GIVEN PROBLEM
Your task is to return, word for word, only the lines from the line with "From the image provided, at" through the close of the data. Exclude all pictures.
__________
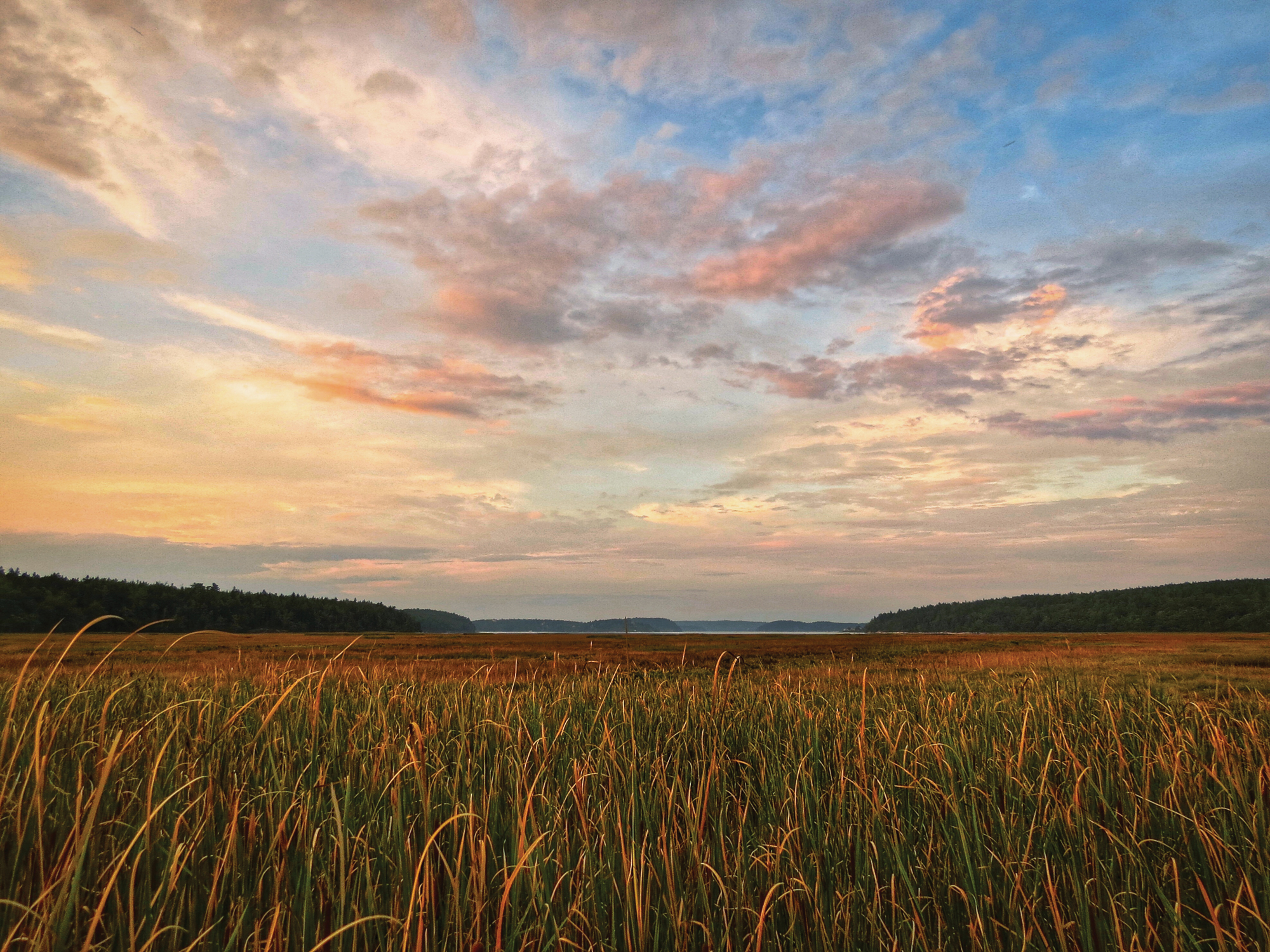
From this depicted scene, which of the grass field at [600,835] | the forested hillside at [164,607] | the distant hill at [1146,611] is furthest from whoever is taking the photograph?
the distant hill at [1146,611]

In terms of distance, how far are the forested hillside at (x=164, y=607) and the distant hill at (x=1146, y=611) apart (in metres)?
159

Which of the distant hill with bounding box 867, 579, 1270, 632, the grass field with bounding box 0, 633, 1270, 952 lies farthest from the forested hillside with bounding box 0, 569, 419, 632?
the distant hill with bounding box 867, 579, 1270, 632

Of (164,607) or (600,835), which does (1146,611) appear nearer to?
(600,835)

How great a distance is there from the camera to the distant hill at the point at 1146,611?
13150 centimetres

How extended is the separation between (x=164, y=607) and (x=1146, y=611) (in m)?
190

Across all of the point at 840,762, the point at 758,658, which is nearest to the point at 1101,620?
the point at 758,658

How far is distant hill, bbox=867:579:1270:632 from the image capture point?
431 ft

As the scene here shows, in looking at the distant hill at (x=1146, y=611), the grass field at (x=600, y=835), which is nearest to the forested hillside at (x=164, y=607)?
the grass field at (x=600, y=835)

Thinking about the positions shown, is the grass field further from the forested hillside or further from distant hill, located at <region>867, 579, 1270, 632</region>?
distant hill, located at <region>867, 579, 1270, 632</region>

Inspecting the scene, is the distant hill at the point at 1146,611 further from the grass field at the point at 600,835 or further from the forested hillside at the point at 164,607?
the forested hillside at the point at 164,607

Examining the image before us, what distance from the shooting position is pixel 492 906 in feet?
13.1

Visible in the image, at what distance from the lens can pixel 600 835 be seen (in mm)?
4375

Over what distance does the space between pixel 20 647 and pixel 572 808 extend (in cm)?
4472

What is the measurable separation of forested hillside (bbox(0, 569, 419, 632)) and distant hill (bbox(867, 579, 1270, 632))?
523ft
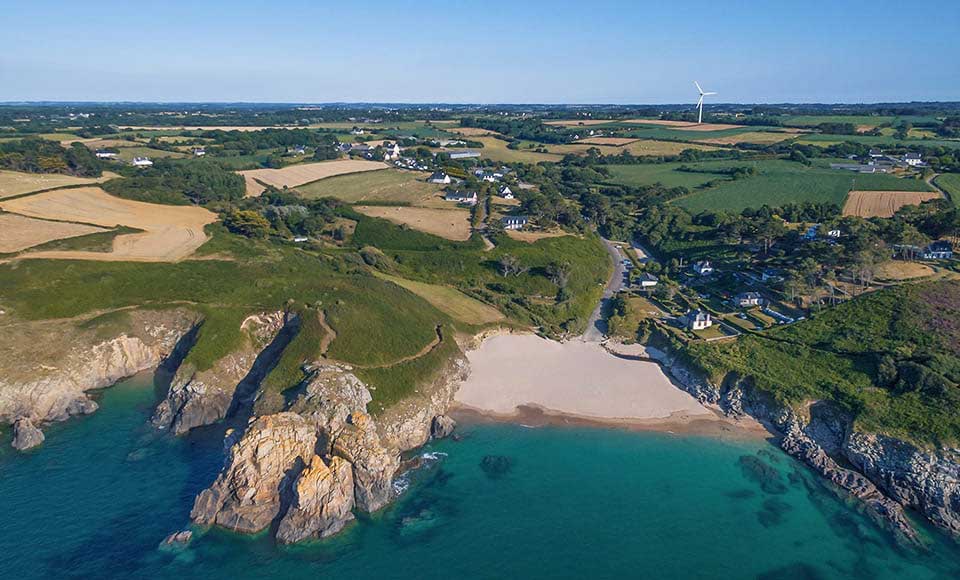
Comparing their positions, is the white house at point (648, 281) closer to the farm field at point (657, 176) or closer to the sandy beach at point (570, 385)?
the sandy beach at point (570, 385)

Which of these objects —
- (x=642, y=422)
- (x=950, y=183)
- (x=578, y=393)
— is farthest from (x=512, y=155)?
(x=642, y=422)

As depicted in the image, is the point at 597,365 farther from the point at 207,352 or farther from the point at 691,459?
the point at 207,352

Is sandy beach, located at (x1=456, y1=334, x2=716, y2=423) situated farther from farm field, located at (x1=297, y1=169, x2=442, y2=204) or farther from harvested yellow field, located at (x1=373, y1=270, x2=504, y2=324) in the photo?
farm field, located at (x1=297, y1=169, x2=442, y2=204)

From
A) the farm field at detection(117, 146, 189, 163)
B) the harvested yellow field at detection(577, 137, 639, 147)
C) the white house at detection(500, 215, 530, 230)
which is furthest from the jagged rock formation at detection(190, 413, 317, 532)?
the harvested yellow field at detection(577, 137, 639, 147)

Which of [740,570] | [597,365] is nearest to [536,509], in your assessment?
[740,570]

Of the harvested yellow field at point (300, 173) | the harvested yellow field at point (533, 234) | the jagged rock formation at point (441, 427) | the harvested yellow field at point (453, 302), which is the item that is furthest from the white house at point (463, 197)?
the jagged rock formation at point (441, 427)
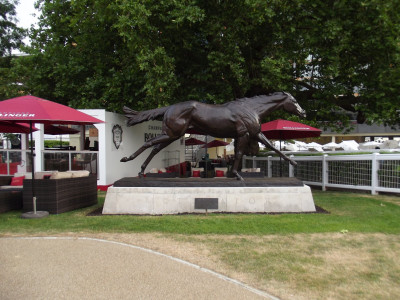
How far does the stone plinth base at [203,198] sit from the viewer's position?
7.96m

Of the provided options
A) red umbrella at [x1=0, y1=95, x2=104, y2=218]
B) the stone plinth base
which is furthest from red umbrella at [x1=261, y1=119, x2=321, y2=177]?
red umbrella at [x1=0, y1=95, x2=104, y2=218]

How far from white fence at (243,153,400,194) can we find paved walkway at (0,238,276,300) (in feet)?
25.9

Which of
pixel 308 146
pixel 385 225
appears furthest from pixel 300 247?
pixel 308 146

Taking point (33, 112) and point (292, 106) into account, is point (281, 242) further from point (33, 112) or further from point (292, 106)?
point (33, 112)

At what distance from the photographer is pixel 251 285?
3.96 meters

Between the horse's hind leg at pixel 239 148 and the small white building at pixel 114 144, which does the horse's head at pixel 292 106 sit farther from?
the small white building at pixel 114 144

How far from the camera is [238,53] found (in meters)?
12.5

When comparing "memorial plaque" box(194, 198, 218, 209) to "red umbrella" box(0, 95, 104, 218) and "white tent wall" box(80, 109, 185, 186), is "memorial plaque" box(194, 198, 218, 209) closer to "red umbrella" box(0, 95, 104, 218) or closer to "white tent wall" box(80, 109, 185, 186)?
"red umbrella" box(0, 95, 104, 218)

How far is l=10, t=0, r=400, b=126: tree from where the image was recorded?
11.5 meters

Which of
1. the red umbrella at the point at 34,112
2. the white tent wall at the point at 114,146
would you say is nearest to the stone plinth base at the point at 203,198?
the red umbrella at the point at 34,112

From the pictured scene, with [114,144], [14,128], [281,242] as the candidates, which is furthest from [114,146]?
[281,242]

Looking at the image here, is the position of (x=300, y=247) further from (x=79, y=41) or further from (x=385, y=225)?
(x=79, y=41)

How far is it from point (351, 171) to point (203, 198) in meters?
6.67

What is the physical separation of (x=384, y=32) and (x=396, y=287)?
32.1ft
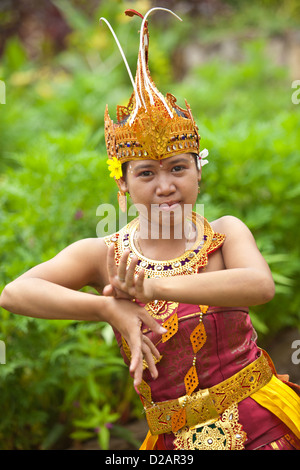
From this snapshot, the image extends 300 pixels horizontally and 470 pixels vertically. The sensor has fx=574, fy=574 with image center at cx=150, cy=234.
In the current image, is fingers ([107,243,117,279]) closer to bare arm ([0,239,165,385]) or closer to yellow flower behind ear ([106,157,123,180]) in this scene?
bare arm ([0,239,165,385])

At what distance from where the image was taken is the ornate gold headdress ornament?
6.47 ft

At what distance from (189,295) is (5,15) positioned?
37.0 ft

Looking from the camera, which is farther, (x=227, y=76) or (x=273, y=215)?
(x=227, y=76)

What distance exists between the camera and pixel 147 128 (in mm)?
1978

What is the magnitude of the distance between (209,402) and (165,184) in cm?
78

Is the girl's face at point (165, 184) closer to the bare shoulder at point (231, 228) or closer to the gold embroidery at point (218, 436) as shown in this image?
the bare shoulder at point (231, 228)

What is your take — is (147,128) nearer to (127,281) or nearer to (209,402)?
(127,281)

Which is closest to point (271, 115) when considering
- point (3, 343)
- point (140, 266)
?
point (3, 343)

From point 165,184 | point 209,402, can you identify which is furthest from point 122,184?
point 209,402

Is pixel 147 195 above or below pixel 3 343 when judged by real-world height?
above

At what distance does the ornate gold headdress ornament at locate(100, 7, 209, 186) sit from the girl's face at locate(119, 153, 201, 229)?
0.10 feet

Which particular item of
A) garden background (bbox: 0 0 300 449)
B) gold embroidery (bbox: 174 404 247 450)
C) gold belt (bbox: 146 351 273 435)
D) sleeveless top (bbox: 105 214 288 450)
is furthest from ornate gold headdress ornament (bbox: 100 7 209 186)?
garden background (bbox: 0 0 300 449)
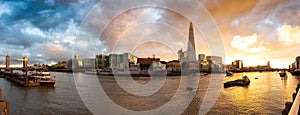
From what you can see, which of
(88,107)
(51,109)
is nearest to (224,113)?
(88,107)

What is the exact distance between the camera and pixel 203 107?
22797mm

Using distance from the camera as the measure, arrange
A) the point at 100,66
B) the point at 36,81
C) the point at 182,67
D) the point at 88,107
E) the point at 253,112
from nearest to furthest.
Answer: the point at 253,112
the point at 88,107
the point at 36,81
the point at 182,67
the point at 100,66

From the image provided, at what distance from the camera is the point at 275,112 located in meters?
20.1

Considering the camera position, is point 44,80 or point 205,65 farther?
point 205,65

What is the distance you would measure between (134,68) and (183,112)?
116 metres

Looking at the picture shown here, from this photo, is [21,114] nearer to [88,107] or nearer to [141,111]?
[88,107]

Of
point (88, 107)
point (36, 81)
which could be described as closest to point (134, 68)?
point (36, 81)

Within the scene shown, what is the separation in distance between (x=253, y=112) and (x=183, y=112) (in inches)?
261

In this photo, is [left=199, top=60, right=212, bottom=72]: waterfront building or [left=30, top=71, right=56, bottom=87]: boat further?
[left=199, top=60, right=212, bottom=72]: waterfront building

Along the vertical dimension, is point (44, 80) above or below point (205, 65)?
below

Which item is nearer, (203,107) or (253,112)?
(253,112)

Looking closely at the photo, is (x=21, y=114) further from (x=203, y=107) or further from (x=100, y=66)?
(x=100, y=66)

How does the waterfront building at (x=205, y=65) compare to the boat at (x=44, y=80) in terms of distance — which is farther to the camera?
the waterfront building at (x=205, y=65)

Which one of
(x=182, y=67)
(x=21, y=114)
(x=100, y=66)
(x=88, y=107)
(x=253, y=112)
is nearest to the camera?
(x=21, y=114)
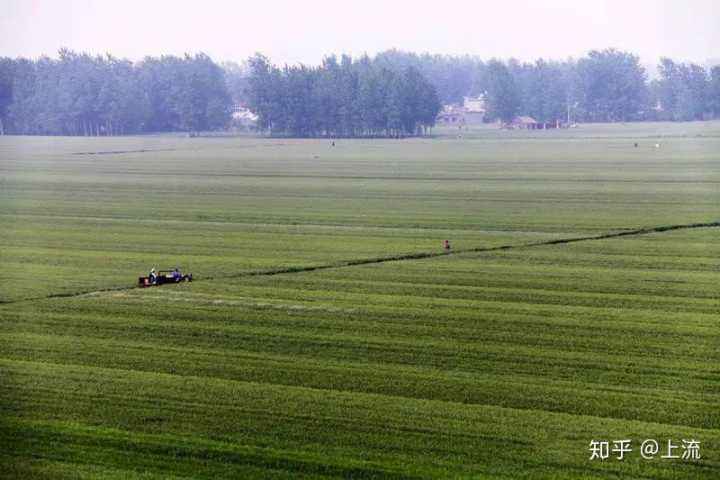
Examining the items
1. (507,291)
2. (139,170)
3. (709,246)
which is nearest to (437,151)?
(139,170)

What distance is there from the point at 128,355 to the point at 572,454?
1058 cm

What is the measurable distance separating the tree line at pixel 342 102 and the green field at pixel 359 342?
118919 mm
__________
EXERCISE RESULT
From the image provided, at what distance from the camera is the point at 275,112 located in meters?
20.1

Considering the camera position, is point 44,80 or point 205,65 farther?
point 205,65

What is the distance you would measure between (134,68) and (183,112)?
116 metres

Looking at the picture shown here, from this photo, is [21,114] nearer to [88,107] or nearer to [141,111]?
[88,107]

Of
point (88, 107)
point (36, 81)
which could be described as closest to point (134, 68)?
point (36, 81)

Within the scene shown, what is the separation in distance between (x=253, y=112) and (x=183, y=112) (in inches)?
261

In this photo, is [left=199, top=60, right=212, bottom=72]: waterfront building or [left=30, top=71, right=56, bottom=87]: boat further?
[left=199, top=60, right=212, bottom=72]: waterfront building

Along the vertical dimension, is point (44, 80) above or below point (205, 65)?
below

Which item is nearer, (203,107) or (253,112)?
(253,112)

Looking closely at the photo, is (x=21, y=114) further from (x=203, y=107) or further from (x=100, y=66)?
(x=100, y=66)

How does the waterfront building at (x=205, y=65) compare to the boat at (x=44, y=80) in terms of distance — which is farther to the camera?
the waterfront building at (x=205, y=65)

Which one of
(x=182, y=67)
(x=21, y=114)
(x=100, y=66)
(x=88, y=107)
(x=253, y=112)
is nearest to the camera?
(x=21, y=114)
Examining the items
1. (507,291)
2. (139,170)
3. (709,246)
which is nearest to (437,151)?
(139,170)

What distance is there from the point at 128,355 to the point at 572,454?
1058 cm

What is the measurable distance separating the tree line at pixel 342 102 and the green field at pixel 359 342?
118919 mm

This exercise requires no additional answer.